The partnership, which was announced in honor of Earth Day, aims to reduce the 1.64 million tons of food wasted each year in the six New England states. EPA’s Food Recovery Challenge, encourages organizations to reduce, donate, and recycle as much of their excess food as possible, which saves money, feeds the needy, and helps protect the environment-the triple bottom line. By joining the Challenge, participating schools pledge to reduce food waste going to disposal on their campuses.
The colleges and universities who joined the program this year are:
- College of the Holy Cross, Worcester
- Lesley University, Cambridge
- Salem State University, Salem
- Westfield State University, Westfield
- University of Massachusetts, Dartmouth
- Boston College, Chestnut Hill
- Worcester State University, Worcester
- Tufts University, Medford
- Assumption College, Worcester
- Wellesley College, Wellesley
- Bentley University, Waltham
- Johnson & Wales University, Providence
- Roger Williams University, Bristol
- University of Rhode Island, Kingston
- University of Maine, Farmington
- University of Maine, Orono
- College of the Atlantic, Bar Harbor
- Lyndon State College in Lyndon
- Johnson State College, Johnson
- Vermont Technical College, Randolph
- Plymouth State University, Plymouth
- University of Connecticut, Storrs
- Wesleyan University, Middletown
Sodexo, CompassUSA, Aramark dining hall operators also participate in the Food Recovery Challenge as dining hall contractors. The National Association of College and University Dining Services, who represents this food service industry, formally endorsed the Challenge as part of its sustainability mission. There is a growing recognition in the College and University Sector of the importance of sustainable food management.

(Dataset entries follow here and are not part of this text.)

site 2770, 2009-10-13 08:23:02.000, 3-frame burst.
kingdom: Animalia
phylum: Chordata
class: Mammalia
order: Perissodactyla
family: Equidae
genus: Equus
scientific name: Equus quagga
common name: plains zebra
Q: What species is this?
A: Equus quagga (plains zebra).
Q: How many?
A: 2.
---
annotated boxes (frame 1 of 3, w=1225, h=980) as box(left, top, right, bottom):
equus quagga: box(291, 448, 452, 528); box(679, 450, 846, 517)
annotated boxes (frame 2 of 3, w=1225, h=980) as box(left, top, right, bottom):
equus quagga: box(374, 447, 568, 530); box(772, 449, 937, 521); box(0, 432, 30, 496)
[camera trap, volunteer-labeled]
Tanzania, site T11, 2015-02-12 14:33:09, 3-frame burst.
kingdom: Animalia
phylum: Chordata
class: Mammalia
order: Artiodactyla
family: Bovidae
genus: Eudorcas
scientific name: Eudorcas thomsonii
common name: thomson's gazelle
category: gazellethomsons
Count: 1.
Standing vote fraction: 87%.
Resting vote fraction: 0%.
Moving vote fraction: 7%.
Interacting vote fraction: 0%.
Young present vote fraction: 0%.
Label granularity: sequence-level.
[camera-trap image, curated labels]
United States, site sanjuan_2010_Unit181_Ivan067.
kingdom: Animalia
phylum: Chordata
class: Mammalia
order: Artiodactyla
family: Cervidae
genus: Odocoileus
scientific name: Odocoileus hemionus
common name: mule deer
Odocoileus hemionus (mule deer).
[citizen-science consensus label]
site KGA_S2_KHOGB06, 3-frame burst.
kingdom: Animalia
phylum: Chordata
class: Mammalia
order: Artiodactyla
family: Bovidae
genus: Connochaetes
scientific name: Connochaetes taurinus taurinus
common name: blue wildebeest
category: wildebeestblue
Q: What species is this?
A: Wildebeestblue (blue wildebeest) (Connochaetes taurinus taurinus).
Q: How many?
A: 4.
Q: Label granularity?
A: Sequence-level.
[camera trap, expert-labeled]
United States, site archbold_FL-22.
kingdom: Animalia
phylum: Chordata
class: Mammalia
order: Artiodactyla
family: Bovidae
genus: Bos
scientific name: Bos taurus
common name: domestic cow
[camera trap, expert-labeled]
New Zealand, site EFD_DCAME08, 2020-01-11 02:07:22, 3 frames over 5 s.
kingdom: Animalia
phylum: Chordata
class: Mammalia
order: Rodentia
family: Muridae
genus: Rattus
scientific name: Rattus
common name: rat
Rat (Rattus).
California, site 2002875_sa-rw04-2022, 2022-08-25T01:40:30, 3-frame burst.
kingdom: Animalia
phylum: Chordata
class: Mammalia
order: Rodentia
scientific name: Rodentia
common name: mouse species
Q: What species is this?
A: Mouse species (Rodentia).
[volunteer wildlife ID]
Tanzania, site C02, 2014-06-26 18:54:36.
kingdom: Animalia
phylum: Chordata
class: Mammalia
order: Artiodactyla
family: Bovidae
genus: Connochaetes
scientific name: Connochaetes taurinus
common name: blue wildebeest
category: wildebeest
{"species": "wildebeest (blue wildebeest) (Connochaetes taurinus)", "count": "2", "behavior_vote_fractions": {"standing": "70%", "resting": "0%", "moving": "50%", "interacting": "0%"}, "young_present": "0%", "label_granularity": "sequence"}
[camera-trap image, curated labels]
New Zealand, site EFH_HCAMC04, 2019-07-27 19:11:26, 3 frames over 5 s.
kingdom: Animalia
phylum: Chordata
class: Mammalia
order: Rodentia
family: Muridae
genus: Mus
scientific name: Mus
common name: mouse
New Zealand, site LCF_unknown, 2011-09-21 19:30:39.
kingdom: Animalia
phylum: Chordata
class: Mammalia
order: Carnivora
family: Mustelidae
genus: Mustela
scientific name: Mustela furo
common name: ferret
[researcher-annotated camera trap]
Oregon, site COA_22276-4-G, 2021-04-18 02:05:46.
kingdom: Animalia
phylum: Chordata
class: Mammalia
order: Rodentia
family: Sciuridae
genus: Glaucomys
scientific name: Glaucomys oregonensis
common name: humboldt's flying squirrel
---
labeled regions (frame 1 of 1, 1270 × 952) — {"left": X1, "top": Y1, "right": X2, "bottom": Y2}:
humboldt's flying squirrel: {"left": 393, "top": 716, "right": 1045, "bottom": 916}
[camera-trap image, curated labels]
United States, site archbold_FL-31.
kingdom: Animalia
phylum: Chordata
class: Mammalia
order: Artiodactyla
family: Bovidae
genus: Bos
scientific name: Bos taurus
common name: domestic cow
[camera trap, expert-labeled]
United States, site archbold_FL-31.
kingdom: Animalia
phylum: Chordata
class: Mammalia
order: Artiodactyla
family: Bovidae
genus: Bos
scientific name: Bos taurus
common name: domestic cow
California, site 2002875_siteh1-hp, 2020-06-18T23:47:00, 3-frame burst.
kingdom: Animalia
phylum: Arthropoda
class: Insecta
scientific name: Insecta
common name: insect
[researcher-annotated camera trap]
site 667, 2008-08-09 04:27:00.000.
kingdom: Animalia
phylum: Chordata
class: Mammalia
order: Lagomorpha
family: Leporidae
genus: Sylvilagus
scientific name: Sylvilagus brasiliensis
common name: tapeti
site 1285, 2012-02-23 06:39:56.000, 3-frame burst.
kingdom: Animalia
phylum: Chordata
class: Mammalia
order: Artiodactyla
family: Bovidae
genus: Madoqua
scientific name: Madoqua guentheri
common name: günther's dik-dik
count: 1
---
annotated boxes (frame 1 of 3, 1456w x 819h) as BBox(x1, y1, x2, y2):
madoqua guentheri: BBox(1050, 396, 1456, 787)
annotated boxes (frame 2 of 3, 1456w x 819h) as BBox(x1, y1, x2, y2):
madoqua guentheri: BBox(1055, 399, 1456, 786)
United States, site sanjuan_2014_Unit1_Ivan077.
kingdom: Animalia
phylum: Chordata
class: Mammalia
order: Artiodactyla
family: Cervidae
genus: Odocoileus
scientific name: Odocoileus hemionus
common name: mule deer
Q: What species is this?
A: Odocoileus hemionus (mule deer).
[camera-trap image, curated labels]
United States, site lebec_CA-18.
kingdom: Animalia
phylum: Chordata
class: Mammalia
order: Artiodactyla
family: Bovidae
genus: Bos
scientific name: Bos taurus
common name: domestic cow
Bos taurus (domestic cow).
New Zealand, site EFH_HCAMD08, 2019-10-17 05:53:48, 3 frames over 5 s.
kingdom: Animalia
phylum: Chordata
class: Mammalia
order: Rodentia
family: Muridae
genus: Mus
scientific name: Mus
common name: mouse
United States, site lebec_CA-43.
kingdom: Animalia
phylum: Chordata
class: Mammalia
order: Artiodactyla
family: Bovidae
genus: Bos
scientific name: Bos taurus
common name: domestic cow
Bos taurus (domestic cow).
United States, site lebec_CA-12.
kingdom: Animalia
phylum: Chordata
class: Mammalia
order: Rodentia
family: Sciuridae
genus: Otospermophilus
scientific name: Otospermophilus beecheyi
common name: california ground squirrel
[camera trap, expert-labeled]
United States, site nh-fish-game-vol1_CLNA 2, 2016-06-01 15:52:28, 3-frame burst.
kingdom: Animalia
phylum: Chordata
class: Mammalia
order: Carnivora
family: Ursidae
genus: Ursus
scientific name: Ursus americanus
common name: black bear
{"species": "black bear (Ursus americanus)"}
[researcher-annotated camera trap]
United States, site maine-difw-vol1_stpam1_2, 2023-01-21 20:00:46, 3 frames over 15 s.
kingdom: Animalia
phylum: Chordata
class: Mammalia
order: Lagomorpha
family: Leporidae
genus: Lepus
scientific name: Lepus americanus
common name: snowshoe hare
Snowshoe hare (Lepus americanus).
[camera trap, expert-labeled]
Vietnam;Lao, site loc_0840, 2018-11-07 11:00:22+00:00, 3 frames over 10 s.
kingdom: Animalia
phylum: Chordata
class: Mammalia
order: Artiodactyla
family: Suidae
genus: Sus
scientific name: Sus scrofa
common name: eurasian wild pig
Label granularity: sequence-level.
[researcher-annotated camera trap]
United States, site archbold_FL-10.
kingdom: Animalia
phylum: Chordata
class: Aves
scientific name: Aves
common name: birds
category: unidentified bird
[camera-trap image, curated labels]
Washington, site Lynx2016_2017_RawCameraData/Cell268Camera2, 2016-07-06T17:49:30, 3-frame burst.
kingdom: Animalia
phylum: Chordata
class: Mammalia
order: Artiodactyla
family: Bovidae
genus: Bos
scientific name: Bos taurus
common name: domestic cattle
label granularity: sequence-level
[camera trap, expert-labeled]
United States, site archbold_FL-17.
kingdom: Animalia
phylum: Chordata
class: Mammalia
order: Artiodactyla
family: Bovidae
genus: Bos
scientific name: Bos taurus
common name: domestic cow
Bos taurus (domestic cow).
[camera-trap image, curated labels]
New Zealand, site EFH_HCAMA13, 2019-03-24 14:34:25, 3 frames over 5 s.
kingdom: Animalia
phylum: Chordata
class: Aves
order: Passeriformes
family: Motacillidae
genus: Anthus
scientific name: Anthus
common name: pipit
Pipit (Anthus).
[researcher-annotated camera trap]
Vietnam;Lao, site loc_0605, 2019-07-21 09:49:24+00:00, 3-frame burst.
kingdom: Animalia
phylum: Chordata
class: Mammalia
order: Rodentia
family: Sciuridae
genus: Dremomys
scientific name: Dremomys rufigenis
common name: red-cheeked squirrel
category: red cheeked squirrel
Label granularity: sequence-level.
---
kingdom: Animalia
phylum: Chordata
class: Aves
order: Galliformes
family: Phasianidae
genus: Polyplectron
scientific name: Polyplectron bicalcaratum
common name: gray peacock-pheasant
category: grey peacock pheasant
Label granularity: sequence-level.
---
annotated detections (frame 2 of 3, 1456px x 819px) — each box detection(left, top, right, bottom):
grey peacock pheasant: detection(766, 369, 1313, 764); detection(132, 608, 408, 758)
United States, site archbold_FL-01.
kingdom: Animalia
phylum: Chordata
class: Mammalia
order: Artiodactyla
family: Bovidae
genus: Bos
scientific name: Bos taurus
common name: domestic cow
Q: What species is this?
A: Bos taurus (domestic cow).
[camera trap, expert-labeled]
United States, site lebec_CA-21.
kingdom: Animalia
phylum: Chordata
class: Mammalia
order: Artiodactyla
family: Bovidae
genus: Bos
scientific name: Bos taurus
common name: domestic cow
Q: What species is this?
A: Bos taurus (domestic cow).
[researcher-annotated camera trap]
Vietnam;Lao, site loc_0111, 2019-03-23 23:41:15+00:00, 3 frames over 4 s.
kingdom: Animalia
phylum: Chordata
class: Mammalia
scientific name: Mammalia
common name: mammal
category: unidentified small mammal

The Food Recovery Network, a group of 19 colleges and universities that volunteer to recover surplus food from their campuses and donated to those in need, also formally endorsed EPA’s Food Recovery Challenge. The Network was started at the University of Maryland in 2011 and in 2012 became a not-for-profit. The organization recovered more than 130,000 pounds of food in its first year of operation, and continues to promote the connection between wasted food on college campuses and opportunities to aid in local hunger relief. More than 14 percent of households in the U.S. were food insecure, in 2009, meaning they did not know where their next meal would come from.
Food waste generated by local institutions, hospitals, colleges, universities and restaurants is often actually safe, wholesome food that could feed millions of Americans, according to both the US Department of Agriculture and EPA. EPA is working with institutions and hunger-relief organizations to increase food donations. Composting food waste also leads to important environmental outcomes. Composted food waste creates a valuable soil product that can be used to enhance the quality of soils.
Diverting food waste from landfills also reduces the generation of harmful gases that contribute to climate change. When food is disposed of in a landfill, it decomposes rapidly and become a significant source of methane, a potent greenhouse gas that contributes to climate change. After paper, food waste comprises the greatest volume of waste going into our nation’s landfills. In 2010, 34 million tons of food waste was generated but only 3 percent of this waste stream was diverted to composting.
The Food Recovery Challenge is part of the EPA’s Sustainable Materials Management Program, which seeks to reduce the environmental impact of food and other widely-used everyday items through their entire life cycle, including how they are extracted, manufactured, distributed, used, reused, recycled, and disposed.